2 Clavien P-A, Selzner M, Rüdiger HA, et al. A Prospective Randomized Study in 100 Consecutive Patients Undergoing Major Liver Resection With Versus Without Ischemic Preconditioning. Annals of Surgery 2003;238:843–52.
3 Li S-Q, Liang L-J, Huang J-F, et al. Ischemic preconditioning protects liver from hepatectomy under hepatic inflow occlusion for hepatocellular carcinoma patients with cirrhosis. World J Gastroenterol 2004;10:2580–4.
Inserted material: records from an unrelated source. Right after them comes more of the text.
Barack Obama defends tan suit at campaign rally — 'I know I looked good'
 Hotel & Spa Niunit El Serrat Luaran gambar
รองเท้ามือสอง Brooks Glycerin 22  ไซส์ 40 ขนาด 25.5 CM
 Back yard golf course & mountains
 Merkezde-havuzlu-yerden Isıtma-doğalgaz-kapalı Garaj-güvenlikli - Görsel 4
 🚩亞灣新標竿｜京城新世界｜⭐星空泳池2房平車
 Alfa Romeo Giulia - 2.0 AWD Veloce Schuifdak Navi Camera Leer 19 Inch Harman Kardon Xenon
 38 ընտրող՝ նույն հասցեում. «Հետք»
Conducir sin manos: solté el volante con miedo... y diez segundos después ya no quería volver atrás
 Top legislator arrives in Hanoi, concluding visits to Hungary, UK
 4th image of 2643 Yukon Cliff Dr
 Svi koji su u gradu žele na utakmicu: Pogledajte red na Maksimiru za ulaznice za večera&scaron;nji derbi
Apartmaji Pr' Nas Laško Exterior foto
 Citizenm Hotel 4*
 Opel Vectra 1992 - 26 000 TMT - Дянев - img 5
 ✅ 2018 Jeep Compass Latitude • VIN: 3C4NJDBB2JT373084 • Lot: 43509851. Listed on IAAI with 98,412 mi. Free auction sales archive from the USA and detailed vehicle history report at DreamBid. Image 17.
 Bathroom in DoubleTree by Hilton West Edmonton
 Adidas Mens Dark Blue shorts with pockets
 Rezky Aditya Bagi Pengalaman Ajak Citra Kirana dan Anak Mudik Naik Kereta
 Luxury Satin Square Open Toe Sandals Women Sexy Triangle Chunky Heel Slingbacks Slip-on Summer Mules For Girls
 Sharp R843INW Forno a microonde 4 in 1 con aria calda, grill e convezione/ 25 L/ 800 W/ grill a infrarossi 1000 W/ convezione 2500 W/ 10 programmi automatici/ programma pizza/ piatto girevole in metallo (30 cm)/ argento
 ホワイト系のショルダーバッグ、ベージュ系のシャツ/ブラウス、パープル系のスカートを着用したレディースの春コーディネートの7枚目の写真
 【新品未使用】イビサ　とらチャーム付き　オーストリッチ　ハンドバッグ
4 Choukèr A, Martignoni A, Schauer R, et al. Beneficial effects of ischemic preconditioning in patients undergoing hepatectomy: the role of neutrophils. Arch Surg 2005;140:129–36.
5 Petrowsky H, McCormack L, Trujillo M, et al. A Prospective, Randomized, Controlled Trial Comparing Intermittent Portal Triad Clamping Versus Ischemic Preconditioning With Continuous Clamping for Major Liver Resection. Annals of Surgery 2006;244:921–30.
6 Heizmann O, Loehe F, Volk A, et al. Ischemic preconditioning improves postoperative outcome after liver resections: a randomized controlled study. European journal of medical research 2008;13:79.
7 Arkadopoulos N, Kostopanagiotou G, Theodoraki K, et al. Ischemic Preconditioning Confers Antiapoptotic Protection During Major Hepatectomies Performed Under Combined Inflow and Outflow Exclusion of the Liver. A Randomized Clinical Trial. World J Surg 2009;33:1909–15.
8 Scatton O, Zalinski S, Jegou D, et al. Randomized clinical trial of ischaemic preconditioning in major liver resection with intermittent Pringle manoeuvre. Br J Surg 2011;98:1236–43.
9 Lazo M, Selvin E, Clark JM. Brief communication: clinical implications of short-term variability in liver function test results. Ann Intern Med 2008;148:348–52.